MULATTO OF THE MONTH, SPECIAL EDITION:
DAKOTA BILLOPS-BREAUX

Dakota B-B

Due to popular demand (and her personal request), we have a late-March 2013 Mulatto of the Month: my daughter, Dakota Billops-Breaux. Her racial background: Black, White, Native American, Vietnamese, and Chinese. (Our theme song: “One of your own five kinds, stick to your own five kinds.”)

I won’t go into the many, many ways this young woman is extraordinary (bias be damned!), but I will say that our most recent “deep conversation” made me rethink genetics and family history.

It’s a given that in any gay or otherwise blended family, DNA is often secondary to the filial bond. There’s the occasional curiosity about the donor. There are blood lines traced through the birth parent. This has always been part of our family’s reality but only in a cursory way. It’s never determined in any real way how we relate to each other on a day to day basis.

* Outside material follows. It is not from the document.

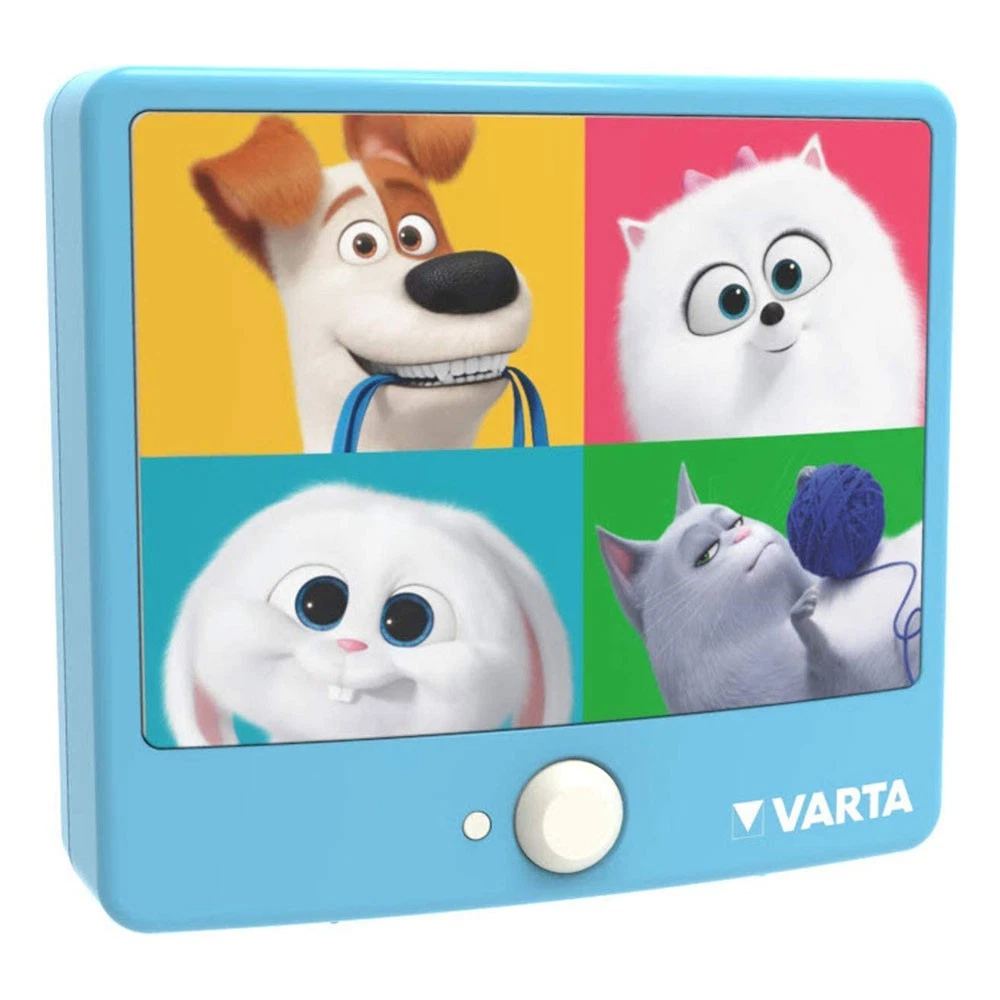 Varta Lámpara Nocturna LED Life of Pets 2 Azul con Sensor Movimiento, 3 x AAA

During our London trip, however, as I became obsessed with the image of my grandfather and bonded with my cousins on family matters, Dakota expressed disappointment that she’d never have the “Newton look” or possess that particular connection to me that comes with genetics. My motherly response: I’d rather you have my sense of humor than my nose. Still, tracing one’s family history, even in a gay family context, includes at least partial discussion of blood line. And although it’s the case–even more so with the Supreme Court about to make history–that our relationship is recognized by family, community, and nation, to not respect all the feelings one’s child may encounter in becoming her own person is to do an injustice to all the things that make our gay household loving and tight-knit in the first place.

Happy March, Dakota! Thanks for continuing to teach me things.